Now with regard to totalitarianism. On the one hand it's a fighting term trying to denote the lack of "economic freedom" as the economy is state controlled and there's not much out of state activity. That on it's own however would just be a different system of governance and not even necessarily authoritarian if it were to be bottom up as intended (it more often than not wasn't).
On the other hand the concept of a vanguard revolution, in addition with the ideological commitment to "class struggle" the over interpretation of the "dictatorship of the proletariat" and the ideological focus on preparation to fight the counter revolution has contributed to a toxic paranoia giving rise to a terror and surveillance state that had many enemies and due to it's actions probably would have never seized to make new ones.
Also if one mobilizes the entire society towards one goal with no regard for the individual, then it's almost inevitable that some faction of the population will be in a position where this doesn't work for them and where they end up being an enemy not even necessarily by choice, but simply by circumstances. Though again the problem isn't necessarily large scale projects, but how you deal with these complications.

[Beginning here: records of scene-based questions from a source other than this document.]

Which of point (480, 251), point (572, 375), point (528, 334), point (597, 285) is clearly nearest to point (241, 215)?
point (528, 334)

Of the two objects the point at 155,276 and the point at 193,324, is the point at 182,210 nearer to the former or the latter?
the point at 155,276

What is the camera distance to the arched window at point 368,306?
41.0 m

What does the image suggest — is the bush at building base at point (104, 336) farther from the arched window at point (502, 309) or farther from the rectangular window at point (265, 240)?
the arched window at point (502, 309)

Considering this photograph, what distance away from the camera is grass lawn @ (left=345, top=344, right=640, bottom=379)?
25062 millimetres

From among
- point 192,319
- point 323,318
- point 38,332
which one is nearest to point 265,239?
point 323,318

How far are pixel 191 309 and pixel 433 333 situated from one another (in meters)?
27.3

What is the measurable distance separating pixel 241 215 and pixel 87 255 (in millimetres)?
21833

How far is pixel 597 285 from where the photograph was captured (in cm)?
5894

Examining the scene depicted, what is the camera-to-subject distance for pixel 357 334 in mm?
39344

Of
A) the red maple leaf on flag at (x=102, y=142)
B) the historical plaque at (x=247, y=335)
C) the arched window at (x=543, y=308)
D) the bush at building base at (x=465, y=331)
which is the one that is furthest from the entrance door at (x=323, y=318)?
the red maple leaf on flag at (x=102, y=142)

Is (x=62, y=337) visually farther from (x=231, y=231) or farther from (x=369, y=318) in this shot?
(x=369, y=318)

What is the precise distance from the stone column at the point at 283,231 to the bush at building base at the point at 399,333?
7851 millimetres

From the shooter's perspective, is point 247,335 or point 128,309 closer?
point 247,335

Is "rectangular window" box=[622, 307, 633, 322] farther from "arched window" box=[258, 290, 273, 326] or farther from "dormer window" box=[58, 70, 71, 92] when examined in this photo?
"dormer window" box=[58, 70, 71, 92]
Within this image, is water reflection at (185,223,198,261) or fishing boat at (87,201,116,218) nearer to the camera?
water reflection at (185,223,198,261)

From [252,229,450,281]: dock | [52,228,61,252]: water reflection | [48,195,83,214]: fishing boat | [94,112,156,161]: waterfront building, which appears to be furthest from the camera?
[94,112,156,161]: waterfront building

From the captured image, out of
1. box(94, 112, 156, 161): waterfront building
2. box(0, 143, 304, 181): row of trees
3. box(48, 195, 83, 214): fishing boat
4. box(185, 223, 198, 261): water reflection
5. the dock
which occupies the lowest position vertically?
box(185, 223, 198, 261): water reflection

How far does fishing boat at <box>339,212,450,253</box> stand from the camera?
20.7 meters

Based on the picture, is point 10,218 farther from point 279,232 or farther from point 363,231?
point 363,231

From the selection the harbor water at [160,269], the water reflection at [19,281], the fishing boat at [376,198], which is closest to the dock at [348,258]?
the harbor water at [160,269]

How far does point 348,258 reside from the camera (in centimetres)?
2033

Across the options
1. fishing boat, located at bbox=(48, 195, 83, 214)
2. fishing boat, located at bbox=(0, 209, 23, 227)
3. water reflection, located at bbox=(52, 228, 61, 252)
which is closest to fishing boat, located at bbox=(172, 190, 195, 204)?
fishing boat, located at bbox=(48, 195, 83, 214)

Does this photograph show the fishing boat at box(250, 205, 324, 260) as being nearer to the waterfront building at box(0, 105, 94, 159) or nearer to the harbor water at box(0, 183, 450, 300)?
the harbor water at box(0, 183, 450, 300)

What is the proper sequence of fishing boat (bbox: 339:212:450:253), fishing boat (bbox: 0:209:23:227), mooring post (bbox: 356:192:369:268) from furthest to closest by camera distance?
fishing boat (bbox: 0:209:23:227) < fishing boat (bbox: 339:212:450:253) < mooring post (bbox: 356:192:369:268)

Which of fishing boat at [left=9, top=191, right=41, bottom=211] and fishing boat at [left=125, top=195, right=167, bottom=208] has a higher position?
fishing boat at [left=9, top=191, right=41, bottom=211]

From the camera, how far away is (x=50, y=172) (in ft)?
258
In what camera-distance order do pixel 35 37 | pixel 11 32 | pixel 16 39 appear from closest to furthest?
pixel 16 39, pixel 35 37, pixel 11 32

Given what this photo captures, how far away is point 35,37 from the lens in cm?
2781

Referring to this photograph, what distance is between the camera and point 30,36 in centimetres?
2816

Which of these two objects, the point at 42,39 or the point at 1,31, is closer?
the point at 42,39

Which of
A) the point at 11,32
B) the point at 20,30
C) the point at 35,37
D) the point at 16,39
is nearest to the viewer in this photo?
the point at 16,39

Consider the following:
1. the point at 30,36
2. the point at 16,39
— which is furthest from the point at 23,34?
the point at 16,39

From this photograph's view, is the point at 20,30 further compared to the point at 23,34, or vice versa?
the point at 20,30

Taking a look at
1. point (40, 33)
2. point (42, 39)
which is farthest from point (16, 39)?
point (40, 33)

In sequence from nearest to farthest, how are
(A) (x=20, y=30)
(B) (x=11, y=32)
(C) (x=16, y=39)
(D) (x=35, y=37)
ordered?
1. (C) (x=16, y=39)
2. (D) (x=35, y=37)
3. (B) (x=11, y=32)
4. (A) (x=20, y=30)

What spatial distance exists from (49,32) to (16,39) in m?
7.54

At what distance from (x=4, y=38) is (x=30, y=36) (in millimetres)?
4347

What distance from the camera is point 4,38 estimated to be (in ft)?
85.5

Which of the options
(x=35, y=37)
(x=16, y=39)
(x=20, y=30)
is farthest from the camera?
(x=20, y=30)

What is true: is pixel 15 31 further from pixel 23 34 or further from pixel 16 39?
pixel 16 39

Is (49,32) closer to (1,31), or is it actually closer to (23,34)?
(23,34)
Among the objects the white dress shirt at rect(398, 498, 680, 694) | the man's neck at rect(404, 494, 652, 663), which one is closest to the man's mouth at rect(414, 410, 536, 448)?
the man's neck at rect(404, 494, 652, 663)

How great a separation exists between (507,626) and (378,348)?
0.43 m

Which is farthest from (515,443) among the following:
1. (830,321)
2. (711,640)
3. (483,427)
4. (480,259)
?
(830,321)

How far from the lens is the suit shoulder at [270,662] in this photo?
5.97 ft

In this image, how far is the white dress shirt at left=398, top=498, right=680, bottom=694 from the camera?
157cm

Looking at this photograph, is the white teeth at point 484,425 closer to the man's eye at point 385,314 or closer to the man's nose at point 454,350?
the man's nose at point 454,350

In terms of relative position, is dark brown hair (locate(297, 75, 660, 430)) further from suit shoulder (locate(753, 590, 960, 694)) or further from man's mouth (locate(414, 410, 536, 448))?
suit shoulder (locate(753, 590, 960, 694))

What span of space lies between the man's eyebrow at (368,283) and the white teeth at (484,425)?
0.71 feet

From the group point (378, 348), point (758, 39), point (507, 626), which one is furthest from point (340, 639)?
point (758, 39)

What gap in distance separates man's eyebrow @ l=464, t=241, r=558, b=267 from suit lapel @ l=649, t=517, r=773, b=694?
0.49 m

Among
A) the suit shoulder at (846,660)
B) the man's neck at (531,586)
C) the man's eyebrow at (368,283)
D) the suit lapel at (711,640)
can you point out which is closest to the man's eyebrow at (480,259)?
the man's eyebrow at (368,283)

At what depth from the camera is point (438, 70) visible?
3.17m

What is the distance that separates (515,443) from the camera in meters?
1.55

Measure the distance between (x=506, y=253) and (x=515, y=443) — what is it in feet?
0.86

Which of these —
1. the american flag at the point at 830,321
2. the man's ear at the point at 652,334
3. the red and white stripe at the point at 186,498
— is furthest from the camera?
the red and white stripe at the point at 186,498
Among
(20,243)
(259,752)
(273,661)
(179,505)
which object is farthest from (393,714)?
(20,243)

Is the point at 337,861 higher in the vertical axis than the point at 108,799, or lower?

So with respect to overpopulated and underdeveloped countries that revolt because the situation is shit and thus cling to a minority party savior, likely with external support that is not necessarily interested in the well being of that country, is likely going to end bad, because even if they seize power they are likely not going to transform the country fast enough to solve the actual problems that lead to the revolution in the first place and if they can't do that they are almost bound to end up in a cycle of terror and propaganda to uphold their power and the more fragile the system the more it's likely going towards curbing resistance wherever it could start, even if their ability to do so is likely more felt than present.
Now it depends on how you define overpopulated and underdeveloped and luckily that cold war phase has ended or at least taken a pause. Some countries also managed to leverage their support into becoming self-sufficient. Not to mention that some lists even list the USSR as no longer totalitarian after Khrushchev:
So he might have lost that bet, but it probably wasn't too far fetched of an idea for the time.